§ **SET PROBLEM**: Pull out each line of the data below that contains the word "foliage", matching case exactly.

Data for spatial reasoning from images:
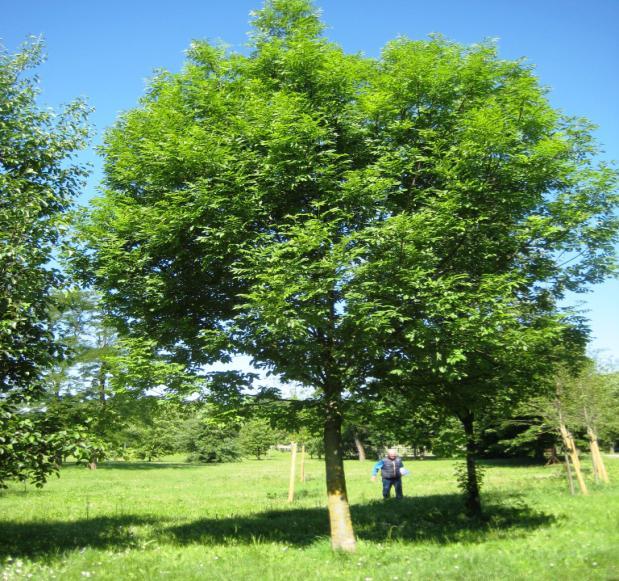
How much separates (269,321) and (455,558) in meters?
5.12

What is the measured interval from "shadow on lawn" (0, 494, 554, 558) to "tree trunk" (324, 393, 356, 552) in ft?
3.55

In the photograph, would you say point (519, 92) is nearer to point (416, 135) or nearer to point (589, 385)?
point (416, 135)

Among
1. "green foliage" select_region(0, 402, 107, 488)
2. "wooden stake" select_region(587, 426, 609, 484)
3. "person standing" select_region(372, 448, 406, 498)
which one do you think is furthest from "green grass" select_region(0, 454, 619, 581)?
"wooden stake" select_region(587, 426, 609, 484)

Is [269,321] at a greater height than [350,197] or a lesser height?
lesser

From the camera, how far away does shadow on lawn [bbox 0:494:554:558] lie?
10.7 m

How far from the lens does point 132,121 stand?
10523 mm

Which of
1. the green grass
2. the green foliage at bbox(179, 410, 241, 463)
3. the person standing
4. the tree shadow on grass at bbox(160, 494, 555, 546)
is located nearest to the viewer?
the green grass

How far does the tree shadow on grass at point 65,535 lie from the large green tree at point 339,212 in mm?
4546

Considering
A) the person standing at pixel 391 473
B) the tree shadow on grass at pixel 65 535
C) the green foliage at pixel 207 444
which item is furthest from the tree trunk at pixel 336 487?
the green foliage at pixel 207 444

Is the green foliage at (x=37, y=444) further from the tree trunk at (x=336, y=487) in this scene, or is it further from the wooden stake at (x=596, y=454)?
the wooden stake at (x=596, y=454)

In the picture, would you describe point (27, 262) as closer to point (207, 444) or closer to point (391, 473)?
point (391, 473)

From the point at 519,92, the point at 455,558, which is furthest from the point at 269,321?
the point at 519,92

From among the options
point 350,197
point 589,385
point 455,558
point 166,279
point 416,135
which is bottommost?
point 455,558

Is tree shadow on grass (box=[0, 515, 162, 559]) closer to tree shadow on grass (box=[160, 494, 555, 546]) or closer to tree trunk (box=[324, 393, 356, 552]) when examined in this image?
tree shadow on grass (box=[160, 494, 555, 546])
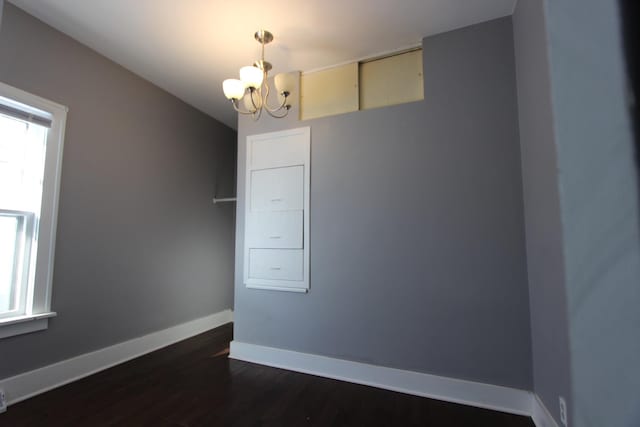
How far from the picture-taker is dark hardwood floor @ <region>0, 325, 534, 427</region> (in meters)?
1.76

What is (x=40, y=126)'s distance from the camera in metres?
2.11

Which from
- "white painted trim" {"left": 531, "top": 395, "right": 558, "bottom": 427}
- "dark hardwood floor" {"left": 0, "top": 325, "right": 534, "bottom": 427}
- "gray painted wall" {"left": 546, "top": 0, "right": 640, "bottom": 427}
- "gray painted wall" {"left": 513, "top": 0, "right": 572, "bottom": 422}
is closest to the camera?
"gray painted wall" {"left": 546, "top": 0, "right": 640, "bottom": 427}

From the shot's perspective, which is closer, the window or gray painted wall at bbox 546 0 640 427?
gray painted wall at bbox 546 0 640 427

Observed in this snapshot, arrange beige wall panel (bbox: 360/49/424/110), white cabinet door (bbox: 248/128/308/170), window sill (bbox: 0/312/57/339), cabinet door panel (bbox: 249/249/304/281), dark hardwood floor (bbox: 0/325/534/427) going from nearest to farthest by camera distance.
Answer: dark hardwood floor (bbox: 0/325/534/427), window sill (bbox: 0/312/57/339), beige wall panel (bbox: 360/49/424/110), cabinet door panel (bbox: 249/249/304/281), white cabinet door (bbox: 248/128/308/170)

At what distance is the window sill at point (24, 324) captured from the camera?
186 cm

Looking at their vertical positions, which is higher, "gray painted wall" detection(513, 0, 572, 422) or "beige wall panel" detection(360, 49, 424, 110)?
"beige wall panel" detection(360, 49, 424, 110)

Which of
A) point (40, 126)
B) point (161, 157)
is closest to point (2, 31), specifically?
point (40, 126)

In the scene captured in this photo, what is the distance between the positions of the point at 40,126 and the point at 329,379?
2902 millimetres

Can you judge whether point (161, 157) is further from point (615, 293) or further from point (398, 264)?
point (615, 293)

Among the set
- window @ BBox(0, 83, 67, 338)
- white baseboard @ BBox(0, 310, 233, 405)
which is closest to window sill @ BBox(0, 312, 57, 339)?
window @ BBox(0, 83, 67, 338)

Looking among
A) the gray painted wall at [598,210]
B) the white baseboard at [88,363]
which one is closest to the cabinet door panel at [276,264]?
the white baseboard at [88,363]

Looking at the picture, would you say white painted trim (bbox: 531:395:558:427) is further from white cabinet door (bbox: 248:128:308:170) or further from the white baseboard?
the white baseboard

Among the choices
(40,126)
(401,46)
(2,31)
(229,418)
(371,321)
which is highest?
(401,46)

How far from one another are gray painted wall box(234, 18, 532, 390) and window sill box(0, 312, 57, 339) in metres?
1.60
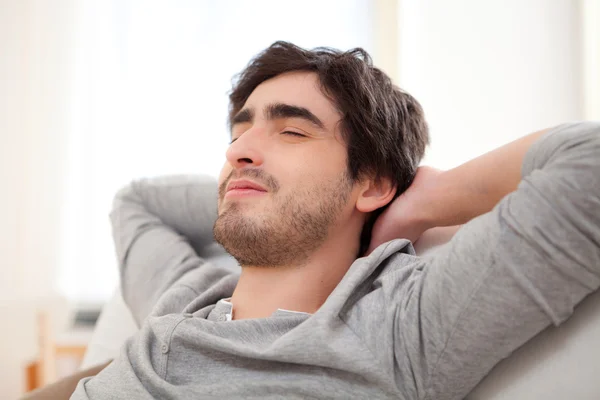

§ **RESPONSE TO THIS TASK**:
1. "green foliage" select_region(0, 402, 107, 488)
2. the green foliage at bbox(179, 410, 241, 463)
C) the green foliage at pixel 207 444
the green foliage at pixel 207 444
Is the green foliage at (x=37, y=444) further from the tree trunk at (x=336, y=487) in this scene, or is it further from the wooden stake at (x=596, y=454)?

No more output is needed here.